Pagliuca da oppositore, anche per appartenenza ideologica non ha mai cavalcato la tigre giustizialista, oppositore fiero ma antagonista leale nel confronto istituzionale dovrà inevitabilmente premere sulla protesta contro Vito e sulla lucanità per smarcarsi da Magdi terzo incomodo. Nei ricordi di Nicola un maestro elementare che appuntava sul grembiule la targhetta del più bravo per un politico che ambisce anche oggi a essere il primo della classe.
Vito era gioviale da giovane liceale a Sant’Arcangelo. Da quei tempi gli è rimasta la passione di cantante e di ballerino che nelle ore liete ancora attua dispensando umanità da convivio. Ma Vito è anche cinefilo, poeta, intellettuale. Studia filosofia a Napoli e fa di Spinoza il pensiero di riferimento dimostrandosi governatore a la page quando è invitato da professoresse e circoli culturali. Giornalista televisivo e da carta stampata da giovanotto. Come molti suoi colleghi politici con lo stesso percorso non è mai pago del lavoro del suo ufficio stampa. Come la brava casalinga che non è mai contenta dei servizi della sua domestica.
Pagliuca invece laureato in Scienze economiche, rifiuterà, a differenza dei sessantottini di Venditti, di entrare in banca diventando un libero professionista. Come comunicatore Pagliuca ha un blog e adopera Facebook.
Mondi invece estranei al presidente della Basilicata che sul web è rappresentato solo da alcuni suoi giovani fans.
Nicola fu investito dalla parabola di Silvio d’Arcore da subito e da allora non ha mai abbandonato quel verbo.
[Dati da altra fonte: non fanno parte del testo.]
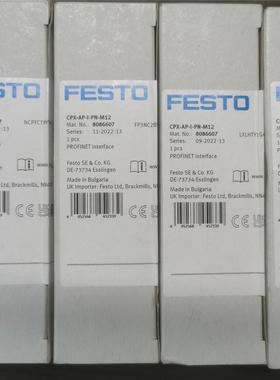 FESTOCPX-AP-I-8DI-M8-3 8086600 8086601 8086607数字量输入模块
Solo l’Inter di Mourinho lo divide dal presidente dei presidenti. Pagliuca che ha un figlia che si chiama Silvia nata nello stesso giorno che festeggia il compleanno Berlusconi non poteva che essere il candidato della sfida impossibile lucana.
De Filippo ha come politico di riferimento uno sgobbone apprezzato come Enrico Letta. Insieme ancora sognano di essere il nuovo che avanza di un Pd che in Basilicata, nonostante tutto, sprizza salute elettorale da tutti i pori. Vito e Nicola due piacioni della politica. Alle prese con Magdi Cristiano. Il centrista senza forni che dovrà moltiplicare pane, pesci e voti in un’ipotetica grande Lucania. Vito che forse ha nel sangue i geni saraceni che passarono dalle sue parti e Nicola il melfitano difficilmente gli permetteranno di far miracoli. La grande sfida è già cominciata.